SUPPLIED INFORMATION -
'''
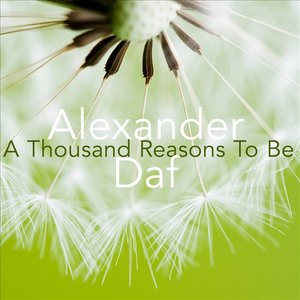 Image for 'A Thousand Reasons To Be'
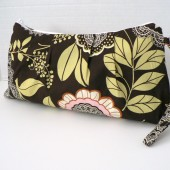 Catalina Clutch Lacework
'''
'''
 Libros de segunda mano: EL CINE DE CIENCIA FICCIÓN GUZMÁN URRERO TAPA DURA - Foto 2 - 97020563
'''
EXERCISE OBJECTIVE - Starting at the line containing "Image for 'A Thousand Reasons To Be'" and stopping at the line containing "Catalina Clutch Lacework", output every line above exactly, both ends included, with pictures omitted.

WRITTEN ANSWER -
 Image for 'A Thousand Reasons To Be'
 Catalina Clutch Lacework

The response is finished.